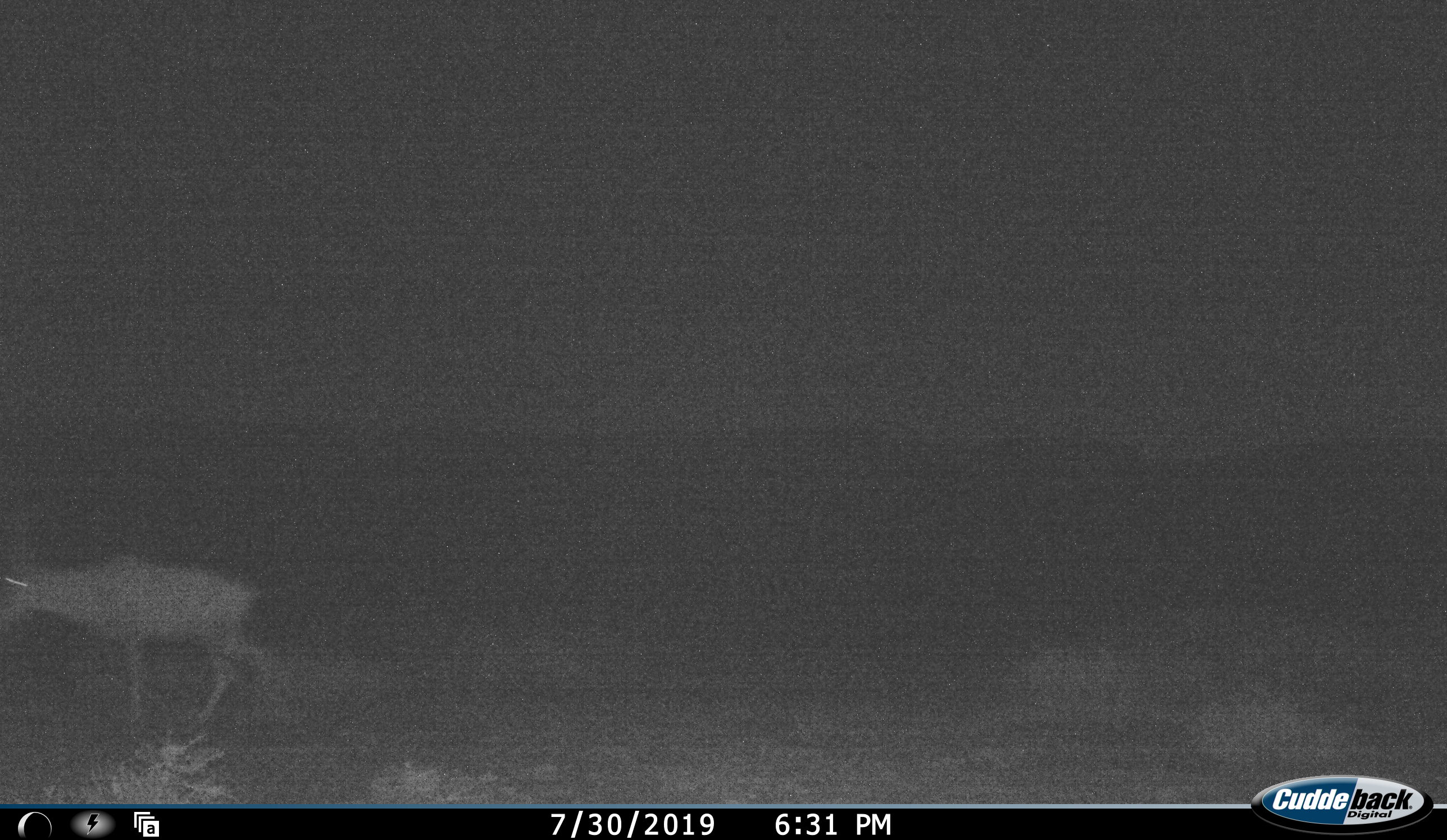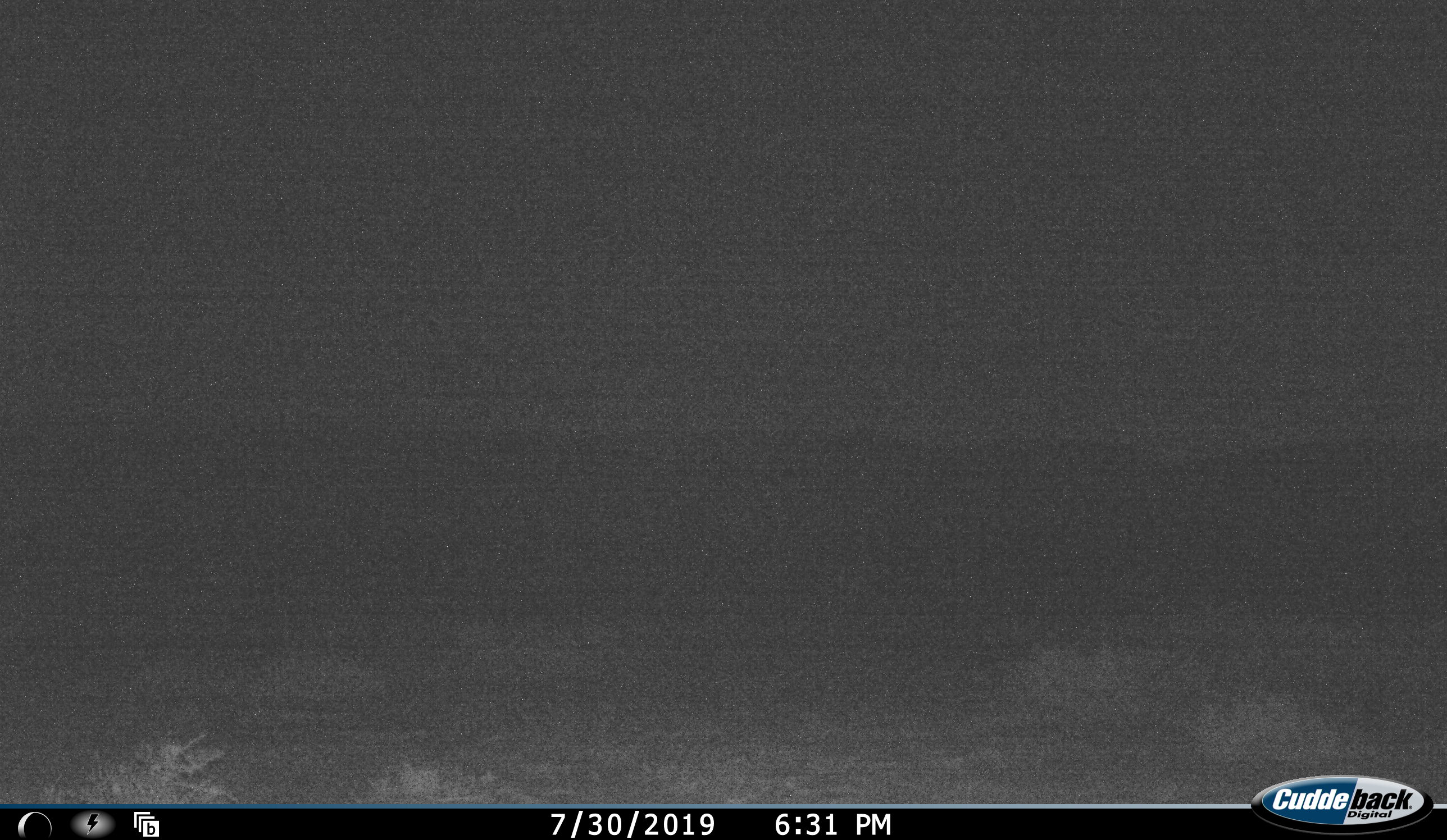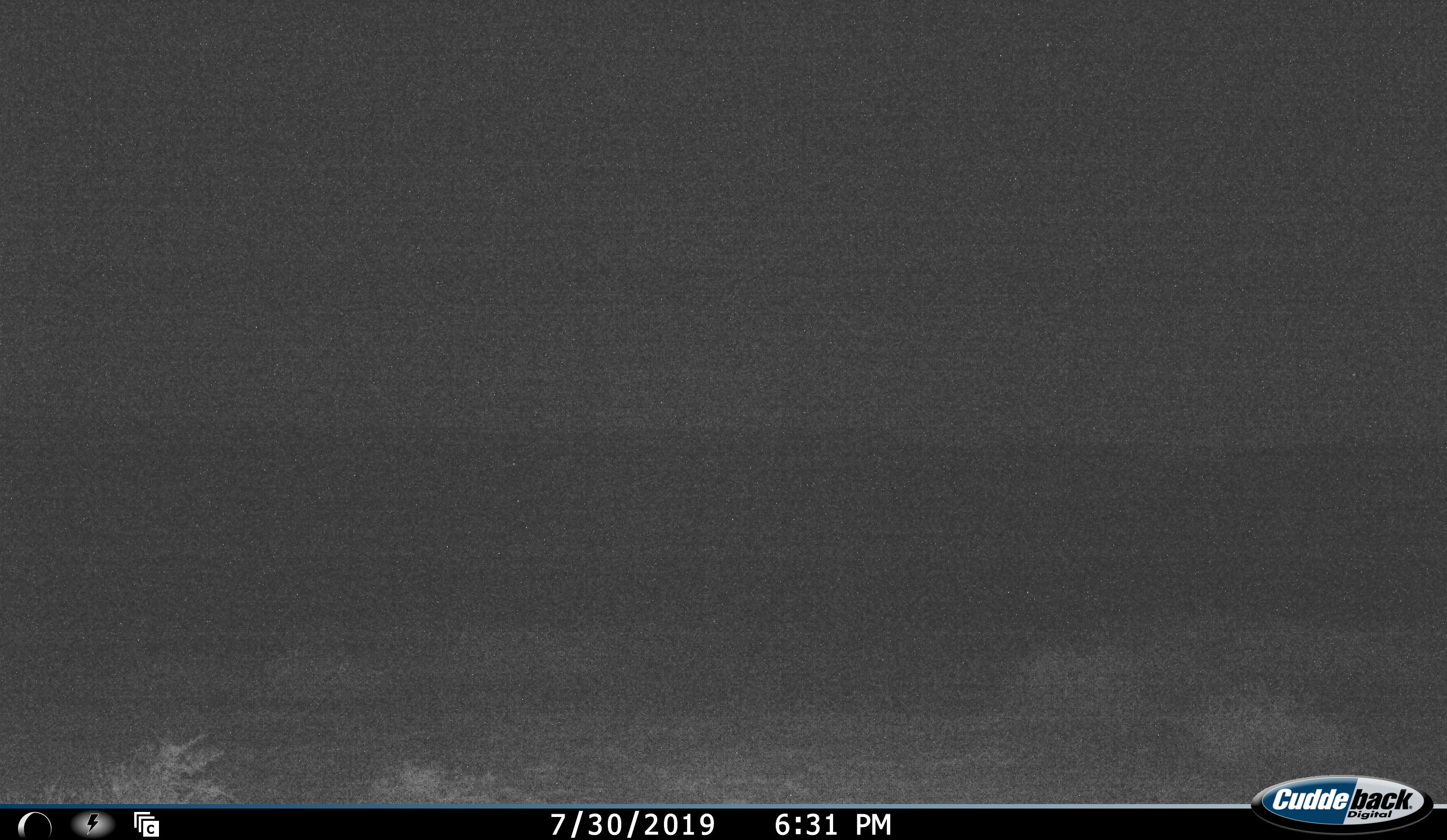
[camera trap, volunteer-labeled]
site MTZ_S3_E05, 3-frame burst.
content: unidentified animal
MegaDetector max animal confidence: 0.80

_____

> Problem details
Repeat the data above word for word, without pictures.

> Finished task
[camera trap, volunteer-labeled]
site MTZ_S3_E05, 3-frame burst.
content: unidentified animal
MegaDetector max animal confidence: 0.80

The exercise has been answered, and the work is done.